Reducing ability has been investigated from Fe+3 - Fe+2 transformation. Compounds possessing reducing capacity connote that they are electron donors, and have strength to quash the oxidized mediators that are produced as an upshot of lipid peroxidation mechanisms [32]. Extracts of various Berberis spp. (e.g. B. aristata, B. vulgaris, B. croatica, B. microphylla and B. lycium) have been described to hold anti-oxidative activities [32,33,34,35,36], which were proved to be associated with phenols and flavonols [34, 36]. Also berberine and berbamine, the main constituents of Berberis spp. have been detected to be anti-oxidants [37, 38]. Results of present study disclosed that B.orthobotrys owned preeminent puissance to knock off the free radicals (Fig. 7) that can be linked up with the presence of aporphine-benzylisoquinoline alkaloids [9] and reductones (phenols and flavonoids) in B.orthobotrys.

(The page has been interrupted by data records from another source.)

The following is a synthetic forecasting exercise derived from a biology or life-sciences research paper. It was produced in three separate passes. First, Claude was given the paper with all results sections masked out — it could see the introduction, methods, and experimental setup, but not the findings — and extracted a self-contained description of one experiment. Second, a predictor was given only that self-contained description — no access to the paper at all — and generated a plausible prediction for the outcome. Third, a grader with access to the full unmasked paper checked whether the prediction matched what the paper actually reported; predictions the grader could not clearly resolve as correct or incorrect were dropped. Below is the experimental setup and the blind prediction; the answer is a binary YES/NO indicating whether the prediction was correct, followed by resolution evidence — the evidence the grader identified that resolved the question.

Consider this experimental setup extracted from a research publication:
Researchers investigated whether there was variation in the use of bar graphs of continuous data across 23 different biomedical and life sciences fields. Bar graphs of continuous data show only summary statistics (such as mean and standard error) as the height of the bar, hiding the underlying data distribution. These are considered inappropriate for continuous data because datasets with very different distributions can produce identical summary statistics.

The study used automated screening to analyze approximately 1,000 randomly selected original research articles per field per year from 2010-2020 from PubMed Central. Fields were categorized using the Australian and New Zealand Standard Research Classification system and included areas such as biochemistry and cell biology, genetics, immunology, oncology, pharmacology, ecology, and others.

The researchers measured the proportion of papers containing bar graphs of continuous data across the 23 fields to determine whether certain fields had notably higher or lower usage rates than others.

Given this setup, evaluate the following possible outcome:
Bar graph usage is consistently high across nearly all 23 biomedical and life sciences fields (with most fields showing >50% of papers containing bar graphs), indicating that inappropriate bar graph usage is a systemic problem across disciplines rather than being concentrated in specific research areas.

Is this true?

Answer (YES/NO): NO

In present investigation as the active fraction was n-butanol so, its FTIR analysis revealed the presence of phenols, alkanes, carboxylic acids, methyl, carbonyl and carbon fluorine functional groups (Table 6 and Fig. 8). The presence of phenolics was further confirmed by HPLC and active principles isolated from n-butanol fraction were found to be quercetin, gallic acid, caffeic acid, p-coumaric acid, M-coumaric acid, ferulic acid, trans-4-hydroxy-3-methoxy cinnamic acid and sinapic acid (Table 7 and Fig. 9). It has formerly been reported that phenolics and flavonoids possess anti-inflammatory and anti-oxidant activities [39]. Previous works have shown that flavonoid quercetin exerts anti-inflammatory, anti-proliferative and anti-oxidative effects [40]. Similarly, gallic acid and phenolic acids i.e., p-coumaric, caffeic, and ferulic acids have been reported as anti-inflammatory and free radical scavengers [41, 42].

Conclusion

In the view of above discussion, it is conceivable that B.orthobotrys Bien ex Aitch has been observed to exert significant anti-arthritic effect in experimental studies. Furthermore, n-butanol fraction has been avowed to be most potent. Though, exact mechanism of repressing the arthritic state by B. orthobotrys is not identified, its beneficial effects on RA could possibly be correlated with the presence of aporphine-benzylisoquinoline alkaloids (berberine, berbamine) detected previously in B. orthobotrys and phenols and flavonoids identified in the current study. In summary, this contemporary research lends pharmacological support to reported folkloric usage of B.orthobotrys in the treatment and management of painful arthritic inflammatory conditions. Based on our results, further thorough studies are required for appraisal of exact mechanism of action of B.orthobotrys, determination of pro-inflammatory cytokines level, isolation of active constituents and cellular characterization that could conclusively establish B.orthobotrys as a potentially safer disease modifying agent in the treatment of RA.